Get the noise threshold on BFV/BGV

[fedejinich]

How can I check the noise threshold of a specific BFV/BGV scheme? I want to calculate how many operations my scheme supports

[fedejinich]

I'm trying to do the same as was proposed here but my results are almost the same after each operation, is this expected?
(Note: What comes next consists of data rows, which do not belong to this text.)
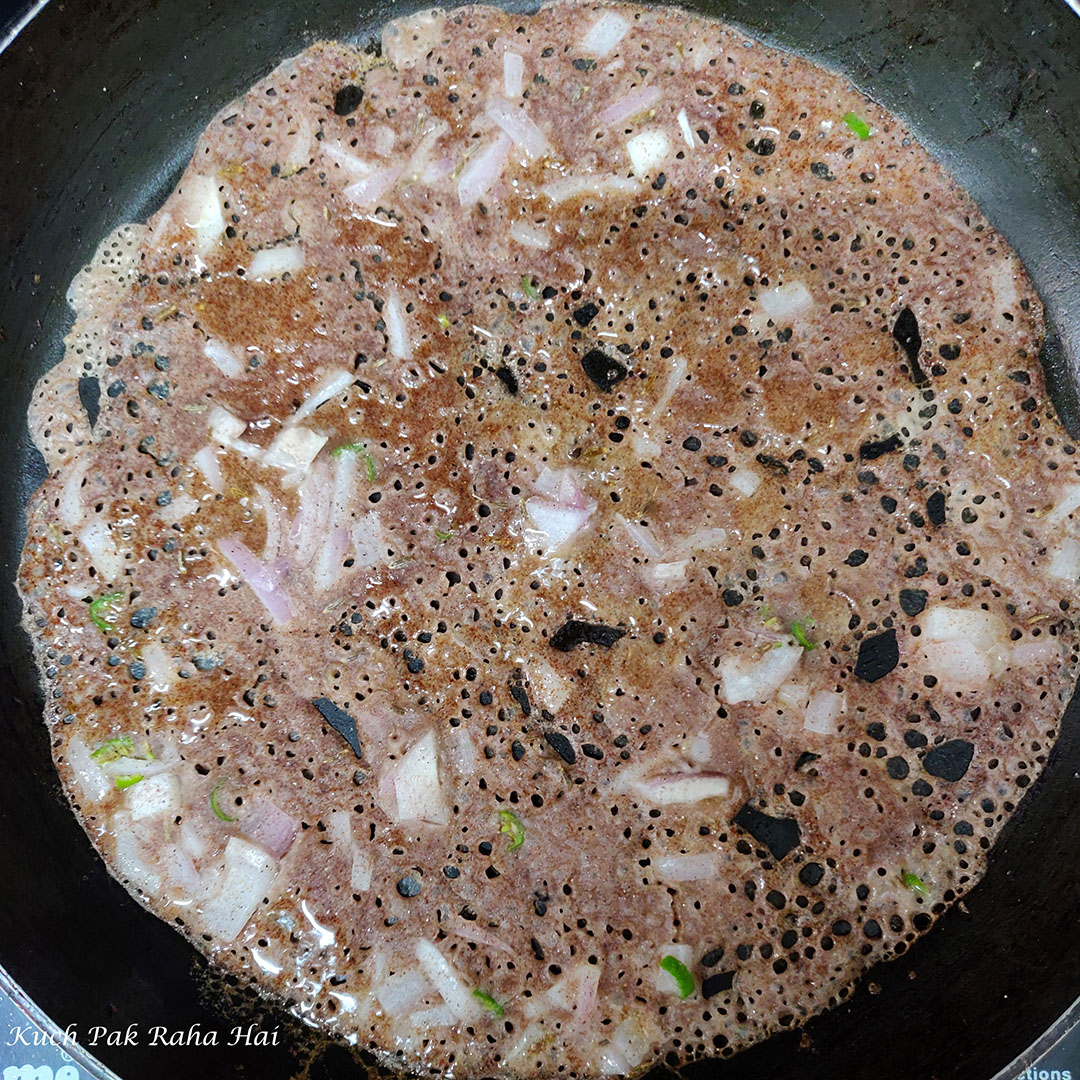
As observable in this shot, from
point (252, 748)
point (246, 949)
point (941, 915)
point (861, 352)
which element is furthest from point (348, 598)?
point (941, 915)

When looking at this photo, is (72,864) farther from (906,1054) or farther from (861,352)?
(861,352)

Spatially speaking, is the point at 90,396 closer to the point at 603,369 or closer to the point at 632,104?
the point at 603,369

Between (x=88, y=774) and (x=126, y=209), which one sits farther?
(x=126, y=209)

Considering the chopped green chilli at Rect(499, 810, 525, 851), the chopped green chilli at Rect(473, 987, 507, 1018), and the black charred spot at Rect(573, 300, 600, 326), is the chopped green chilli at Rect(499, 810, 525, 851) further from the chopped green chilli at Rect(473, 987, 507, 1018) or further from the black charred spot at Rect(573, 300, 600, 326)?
the black charred spot at Rect(573, 300, 600, 326)

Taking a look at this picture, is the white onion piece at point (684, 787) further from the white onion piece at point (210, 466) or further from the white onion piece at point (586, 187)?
the white onion piece at point (586, 187)

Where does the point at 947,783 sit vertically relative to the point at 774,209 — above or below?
below

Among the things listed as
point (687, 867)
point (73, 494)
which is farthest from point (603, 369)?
Result: point (73, 494)
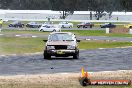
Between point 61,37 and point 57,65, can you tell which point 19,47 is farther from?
point 57,65

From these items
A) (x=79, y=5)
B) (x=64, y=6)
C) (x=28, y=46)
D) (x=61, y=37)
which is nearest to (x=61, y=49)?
(x=61, y=37)

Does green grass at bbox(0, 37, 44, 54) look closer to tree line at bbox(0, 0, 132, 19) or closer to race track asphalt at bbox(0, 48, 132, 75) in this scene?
race track asphalt at bbox(0, 48, 132, 75)

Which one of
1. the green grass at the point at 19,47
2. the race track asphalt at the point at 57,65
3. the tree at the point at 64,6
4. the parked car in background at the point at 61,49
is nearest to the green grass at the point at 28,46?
the green grass at the point at 19,47

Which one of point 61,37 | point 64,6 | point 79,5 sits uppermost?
point 61,37

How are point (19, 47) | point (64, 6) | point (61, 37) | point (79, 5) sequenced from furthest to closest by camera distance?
point (79, 5)
point (64, 6)
point (19, 47)
point (61, 37)

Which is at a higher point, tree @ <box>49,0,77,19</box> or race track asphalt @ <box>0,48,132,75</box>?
race track asphalt @ <box>0,48,132,75</box>

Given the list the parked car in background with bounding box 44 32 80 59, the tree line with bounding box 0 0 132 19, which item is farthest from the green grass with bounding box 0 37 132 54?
the tree line with bounding box 0 0 132 19

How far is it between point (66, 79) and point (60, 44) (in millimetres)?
10189

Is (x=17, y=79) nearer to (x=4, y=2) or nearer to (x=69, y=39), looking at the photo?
(x=69, y=39)

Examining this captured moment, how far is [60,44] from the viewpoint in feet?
80.5

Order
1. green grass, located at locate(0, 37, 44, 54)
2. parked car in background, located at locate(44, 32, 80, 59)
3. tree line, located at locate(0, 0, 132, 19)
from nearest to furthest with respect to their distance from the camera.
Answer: parked car in background, located at locate(44, 32, 80, 59) → green grass, located at locate(0, 37, 44, 54) → tree line, located at locate(0, 0, 132, 19)

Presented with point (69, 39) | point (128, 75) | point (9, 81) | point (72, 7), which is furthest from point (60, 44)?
point (72, 7)

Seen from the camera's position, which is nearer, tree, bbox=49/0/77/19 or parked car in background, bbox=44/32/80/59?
parked car in background, bbox=44/32/80/59

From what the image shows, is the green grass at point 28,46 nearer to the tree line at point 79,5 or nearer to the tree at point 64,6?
the tree line at point 79,5
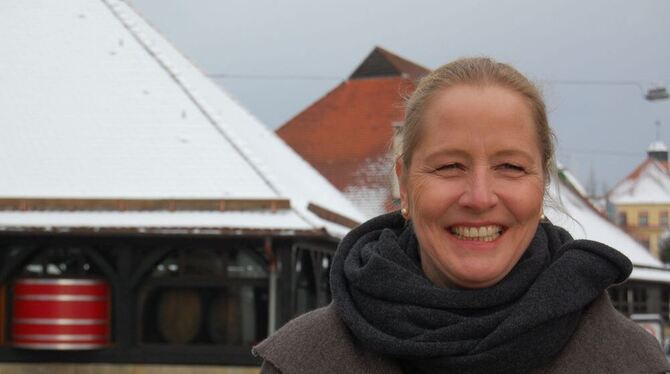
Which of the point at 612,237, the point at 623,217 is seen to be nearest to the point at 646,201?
the point at 623,217

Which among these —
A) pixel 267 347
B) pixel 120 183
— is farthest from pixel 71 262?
pixel 267 347

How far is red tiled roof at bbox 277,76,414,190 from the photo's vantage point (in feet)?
84.5

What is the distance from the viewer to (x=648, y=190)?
81.4 m

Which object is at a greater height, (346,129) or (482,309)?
(482,309)

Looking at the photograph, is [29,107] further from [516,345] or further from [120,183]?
[516,345]

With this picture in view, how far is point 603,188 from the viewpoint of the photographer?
79812mm

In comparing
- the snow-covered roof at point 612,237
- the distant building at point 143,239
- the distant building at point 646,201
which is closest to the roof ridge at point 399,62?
the snow-covered roof at point 612,237

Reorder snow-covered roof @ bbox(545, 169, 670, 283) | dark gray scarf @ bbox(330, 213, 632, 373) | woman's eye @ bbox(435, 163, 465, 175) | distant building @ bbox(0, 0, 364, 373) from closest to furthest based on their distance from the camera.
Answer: dark gray scarf @ bbox(330, 213, 632, 373) → woman's eye @ bbox(435, 163, 465, 175) → distant building @ bbox(0, 0, 364, 373) → snow-covered roof @ bbox(545, 169, 670, 283)

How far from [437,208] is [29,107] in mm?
14804

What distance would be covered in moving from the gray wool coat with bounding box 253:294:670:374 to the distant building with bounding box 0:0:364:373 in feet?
37.1

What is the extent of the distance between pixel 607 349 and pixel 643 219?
82.3m

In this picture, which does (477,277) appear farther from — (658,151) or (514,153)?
(658,151)

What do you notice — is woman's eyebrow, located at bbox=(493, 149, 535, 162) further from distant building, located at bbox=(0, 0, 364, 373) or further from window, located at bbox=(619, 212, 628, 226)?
window, located at bbox=(619, 212, 628, 226)

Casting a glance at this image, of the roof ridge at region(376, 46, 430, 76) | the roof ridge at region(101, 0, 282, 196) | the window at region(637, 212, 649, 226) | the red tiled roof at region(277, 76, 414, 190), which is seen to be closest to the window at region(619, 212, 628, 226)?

I was expecting the noise to grow until the ciphertext is undecryptable, how can I achieve that?

package main

import (
	"fmt"

	"github.com/tuneinsight/lattigo/v4/bfv"
	"github.com/tuneinsight/lattigo/v4/rlwe"
)

func main() {
	// setup a basic fh scheme
	// do tons of multiplications
	// measure noise
	// it should grow
	bfvParams, _ := bfv.NewParametersFromLiteral(bfv.PN15QP827pq)

	bfvSK, _ := rlwe.NewKeyGenerator(bfvParams.Parameters).
		GenKeyPairNew()
	encryptor := bfv.NewEncryptor(bfvParams, bfvSK)
	decryptor := bfv.NewDecryptor(bfvParams, bfvSK)
	encoder := bfv.NewEncoder(bfvParams)
	evks := rlwe.NewEvaluationKeySet()
	evks.RelinearizationKey = rlwe.NewRelinearizationKey(bfvParams.Parameters)
	evaluator := bfv.NewEvaluator(bfvParams, evks)

	val := []uint64{2, 3, 3, 4, 2, 3}
	pt := bfv.NewPlaintext(bfvParams, bfvParams.MaxLevel())
	encoder.Encode(val, pt)
	ct := encryptor.EncryptNew(pt)

	pt = decryptor.DecryptNew(ct)
	// var v []uint64
	// v = encoder.DecodeUintNew(pt)
	for i := 0; i < 10; i++ {
		evaluator.Mul(ct, ct, ct)

		// fmt.Println(v[:4])

		fmt.Println(i)
		// PrintNoise(evaluator, decryptor, encoder, ct, v, bfvParams)
		PN(decryptor, encoder, evaluator, ct, val)
	}
}

func PN(decryptor rlwe.Decryptor, encoder bfv.Encoder, evaluator bfv.Evaluator,
	el *rlwe.Ciphertext, val []uint64) {

	pt := decryptor.DecryptNew(el)

	// encoder.DecodeUint(pt, val)
	encoder.Encode(val, pt)
	ct := evaluator.SubNew(el, pt)
	res, _, _ := rlwe.Norm(ct, decryptor)

	fmt.Printf("STD(noise) real: %f\n", res)
}

// PrintNoise prints the standard deviation of the noise in the given ciphertext.
func PrintNoise(evaluator bfv.Evaluator, decryptor rlwe.Decryptor, encoder bfv.Encoder, ct *rlwe.Ciphertext, values []uint64, params bfv.Parameters) int {
	// Encode the coefficients back to a plaintext
	pt := bfv.NewPlaintext(params, ct.Level())
	encoder.Encode(values, pt)

	// Subtract the encoded plaintext from the original ciphertext
	vec := evaluator.SubNew(ct, pt)

	// Calculate the norm of the resulting ciphertext, which gives the noise
	res, _, _ := rlwe.Norm(vec, decryptor)

	// Log the standard deviation of the noise
	fmt.Printf("STD(noise)res: %d\n", int(res))

	return int(res)
}

STD(noise) real: 647.213323
1
STD(noise) real: 647.212887
2
STD(noise) real: 647.208673
3
STD(noise) real: 647.207073
4
STD(noise) real: 647.203124
5
STD(noise) real: 647.211714
6
STD(noise) real: 647.206122
7
STD(noise) real: 647.207491
8
STD(noise) real: 647.208768
9
STD(noise) real: 647.207933

[fedejinich]

no news about this? this should be a very basic scenario, I'm a bit frustrated

[Pro7ech]

You are not correctly updating the reference values. You should first decode on val before re-encoding from val. Else it will not subtract the correct plaintext and the printed noise will be the maximum noise.

[fedejinich]

Thanks!
How can I check the noise threshold? Will I get an error if the ciphertext is corrupted?
I'm trying to corrupt the ciphertext (by doing as many operations as possible) without success yet :(

[Pro7ech]

The noise threshold is $\log_{2}(\tfrac{Q}{2T})$. You will not get an error if the noise corrupts the plaintext, only a wrong result. You can easily increase the noise by doing squaring multiplication.